Mbak Luna dan Arogansi Profesi

05.20 / Diposting oleh Phyrman /

Sengketa kecil antara Luna Maya (artis, pesinetron, penyanyi dan MC) dengan pekerja infotainmen memasuki babak yang penuh opini. Sebagian masyarakat yang pro infotainmen “merasa” adalah sungguh tidak tahu diri jika seorang artis yang (notebene) dibesarkan oleh industri infotainmen lewat kucuran keringat para pekerja nya, tiba2 menghujat orang yang telah mengangkat namanya, dari bukan siapa2 menjadi artis tenar termahal di negeri ini. Kendati sebenarnya “klaim” tersebut juga berjalan sepihak, karena sang artis pun merasa kesuksesannya karena telenta dan kerja keras, bukan hasil ”pemberian” dari pekerja infotainment.

Yang pro mbak Luna tentunya sepakat, bahwa sebagai manusia memiliki hak individu yang namanya ”privacy” dan ini dilindungi oleh UU tertinggi manusia yaitu Hak Azasi Manusia (HAM), dimana tidak seorang pun atas nama profesi apapun berhak untuk mengganggu kenyamanan hidup orang lain. Jadi kalo seseorang merasa terganggu dengan kehadiran orang lain yang ”memaksa” dia untuk membuka kisah pribadinya, hal itu bisa masuk pada pasal pidana. Namun seringkali pekerja media membenturkan dengan (sedikit menyeleweng tafsiran) UU pers, bahwa seseorang tidak boleh menghalangi wartawan untuk mendapatkan informasi. Nah lho?

Menghadapi ”update status” Mbak Luna di twitter nya yang dianggap menghina dan mencemarkan nama baik para pekerja infotainmen, saya langsung bertanya-tanya, benarkah itu sebuah penghinaan? Trus kenapa seseorang harus merasa terhina padahal dalam tulisan itu tidak menyebut sebuah institusi atau pribadi seseorang. Atas dasar apa seseorang berhak merasa menjadi ”korban” pencemaran nama baik. Apakah jika saya mengatakan ”para pejabat memang koruptor dan penjahat” lalu semua orang pejabat pemerintahan dari tingkat pusat hingga kelurahan berhak melaporkan saya ke pengadilan terkait pasal pencemaran nama baik. Jika itu terjadi maka semua demonstran yang biasa kritis, bisa2 langsung masuk bui hehehe...

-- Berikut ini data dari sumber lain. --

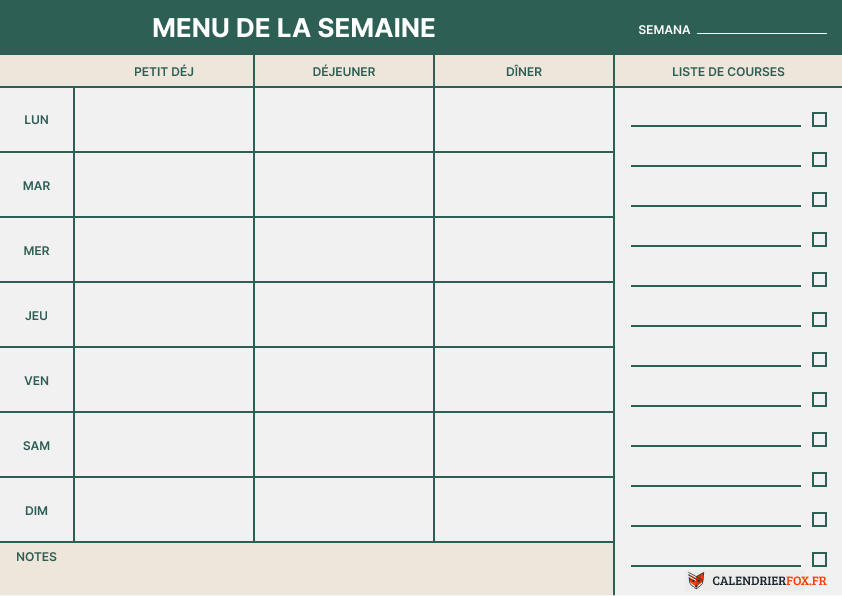 MENU DE LA SEMAINE

SEMANA

| | PETIT DÉJ | DÉJEUNER | DÎNER |
|---|---|---|---|
| LUN | | | |
| MAR | | | |
| MER | | | |
| JEU | | | |
| VEN | | | |
| SAM | | | |
| DIM | | | |

NOTES

LISTE DE COURSES

CALENDRIERFOX.FR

Saya teringat cerita seorang kawan wartawan televisi yang ditugaskan mewawancarai seorang tokoh reformasi yang terkenal kritis dan tajam. Saat bertemu di kantornya, sang narasumber berkata ”kamu dari TV mana?” lalu kawan saya menunjukkan logo mic, dan spontan si narasumber berkata ”Kamu tahu gak, saya dulu sangat mengagumi berita2 di TV mu yang ikut menentukan sejarah suksesnya gerakan reformasi 1998, tapi sekarang saya muak melihat isi beritanya, seperti sampah!” Kawan saya langsung terdiam dan tersenyum kecut. Tapi dengan cool dia tetap merayu agar bisa mendapatkan wawancara si narasumber, karena merasa bahwa keberhasilannya menjalankan profesi adalah dengan sukses mendapat wawancara eksklusif kendati harus mendengar caci maki terlebih dahulu.

Kenapa kawan saya tidak tersinggung atau melaporkan si narasumber ke polisi karena menyebut ”sampah” pada institusinya. Karena dia paham, bahwa kata-kata itu adalah kritikan membangun terhadap kekurangannya dalam membangun sebuah berita yang ”mencerdaskan” masyarakat.

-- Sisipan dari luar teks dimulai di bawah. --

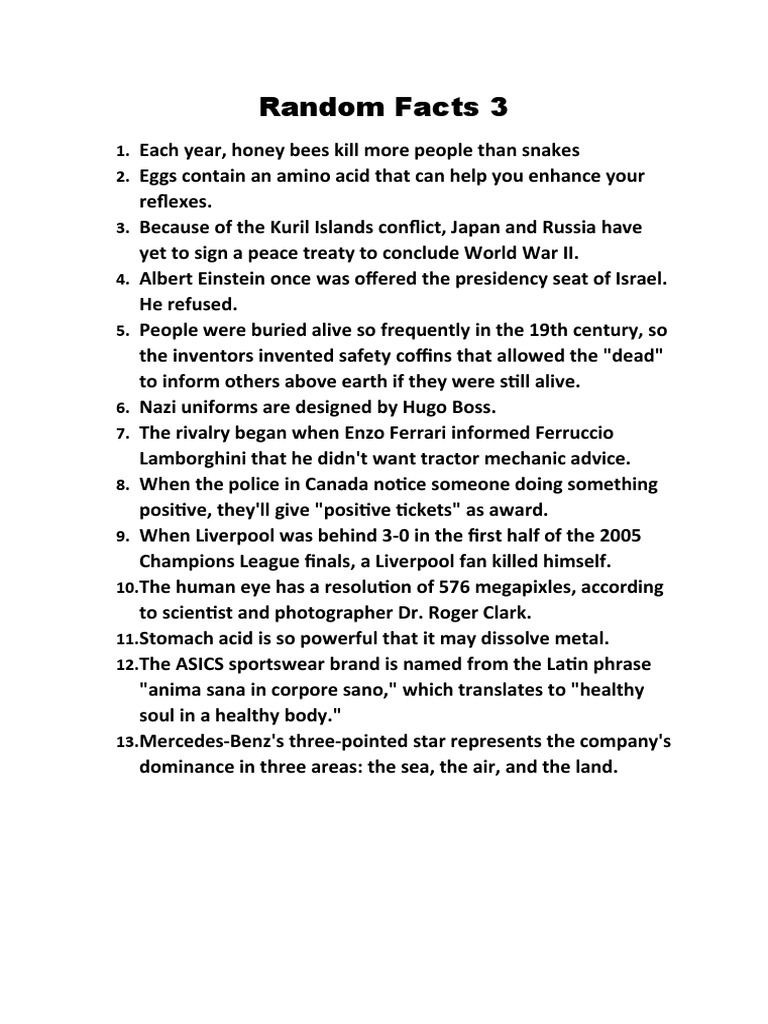 Random Facts 3

1. Each year, honey bees kill more people than snakes
2. Eggs contain an amino acid that can help you enhance your reflexes.
3. Because of the Kuril Islands conflict, Japan and Russia have yet to sign a peace treaty to conclude World War II.
4. Albert Einstein once was offered the presidency seat of Israel. He refused.
5. People were buried alive so frequently in the 19th century, so the inventors invented safety coffins that allowed the "dead" to inform others above earth if they were still alive.
6. Nazi uniforms are designed by Hugo Boss.
7. The rivalry began when Enzo Ferrari informed Ferruccio Lamborghini that he didn't want tractor mechanic advice.
8. When the police in Canada notice someone doing something positive, they'll give "positive tickets" as award.
9. When Liverpool was behind 3-0 in the first half of the 2005 Champions League finals, a Liverpool fan killed himself.
10. The human eye has a resolution of 576 megapixles, according to scientist and photographer Dr. Roger Clark.
11. Stomach acid is so powerful that it may dissolve metal.
12. The ASICS sportswear brand is named from the Latin phrase "anima sana in corpore sano," which translates to "healthy soul in a healthy body."
13. Mercedes-Benz's three-pointed star represents the company's dominance in three areas: the sea, the air, and the land.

Kembali ke twiter Mbak Luna, dia mengatakan ”derajat infotainmen lebih rendah dari pelacur dan pembunuh”. Secara teks dia tidak menyebut sebuah profesi tertentu, kata infotainmen sendiri bermakna program bukan profesi. Dan bisa jadi itu infotainmen di amerika atau arab saudi bukan di Indonesia, artinya banyak tafsir yang mungkin muncul dari istilah tersebut. Dari segi konteks, itu hanya luapan emosi yang mungkin terganggu akibat pemberitaan infotainmen yang merugikannya atau etika pekerja infotainmen dalam mencari berita yang sangat mengganggunya. Maknanya adalah kalo dari dua hal ini menimbulkan multitafsir, kenapa orang lain yang mungkin bukanlah orang yang dimaksud oleh Luna harus merasa tersinggung dan geer (gedhe rumangsa-red). Lebay banget sich hehehe... Btw, lebay adalah salah satu akar dari arogansi pribadi.

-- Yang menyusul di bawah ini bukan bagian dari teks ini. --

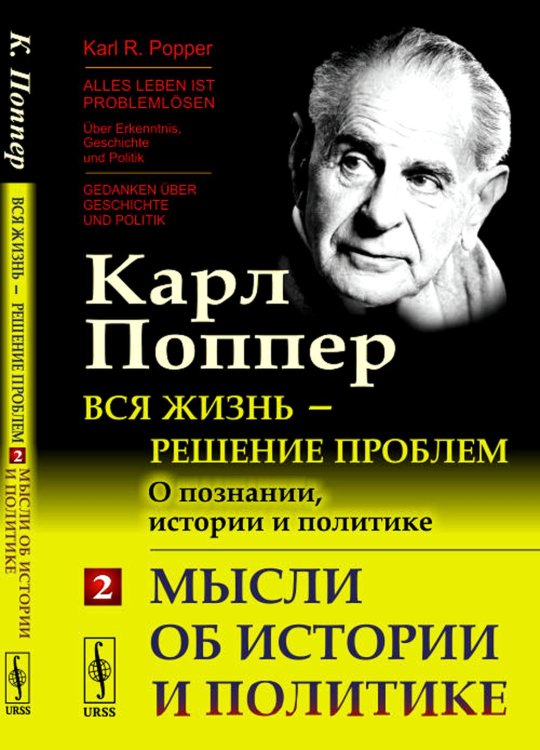 К. Поппер

ВСЯ ЖИЗНЬ – РЕШЕНИЕ ПРОБЛЕМ 2 МЫСЛИ ОБ ИСТОРИИ И ПОЛИТИКЕ

URSS

Karl R. Popper

ALLES LEBEN IST PROBLEMLÖSEN

Über Erkenntnis, Geschichte und Politik

GEDANKEN ÜBER GESCHICHTE UND POLITIK

Карл Поппер

ВСЯ ЖИЗНЬ – РЕШЕНИЕ ПРОБЛЕМ

О познании, истории и политике

2 МЫСЛИ ОБ ИСТОРИИ И ПОЛИТИКЕ

URSS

Secara psikologis, lebay atau berlebihan dalam memandang diri sendiri bisa disebabkan oleh dua hal, pertama karena dia ingin dipuja dan dianggap sebagai orang yang hebat. Kedua adalah menutupi karakter pribadinya yang sebenarnya minder dan tertekan. Merasa tidak hebat tapi ingin dianggap hebat. Kalo dua hal ini berpadu dalam satu pembenaran pendapat maka jadilah sosok orang yang tidak pernah merasa bersalah dan arogan. Profesi dijadikan pembenaran untuk merugikan orang lain, demi menghindari ”tekanan” dari kantor yang seringkali bertentangan dengan hati nuraninya.

Ini sebenarnya mewakili perasaan saya pribadi yang pernah menjalani profesi sebagai pekerja infotainmen dan pekerja media. Ini hanya sekedar pendapat pribadi, karena bisa jadi orang lain memiliki pengalaman yang berbeda. Saat beberapa tahun silam iseng-iseng side job sebagai kamerawan infotainmen, hal pertama yang saya rasakan adalah hasrat yang besar untuk mendapatkan gosip menarik plus rasa tidak tega untuk mencampuri atau mengetahui urusan pribadi orang lain. Dan ini membuat saya tertekan, pertama saya menyadari bahwa adalah hak si artis untuk menjaga rahasia pribadinya, tetapi berita tentang prestasi si artis bukanlah gosip yang menarik dan berating tinggi.

Kedua, secara kasat mata, penampilan materi si artis jauh lebih glamour dibanding saya dan seorang kawan yang untuk datang ke lokasi artis, hanya menggunakan motor butut. Ada rasa minder sebenarnya, tapi kita tetap harus menjaga image agar terlihat setara hehehe...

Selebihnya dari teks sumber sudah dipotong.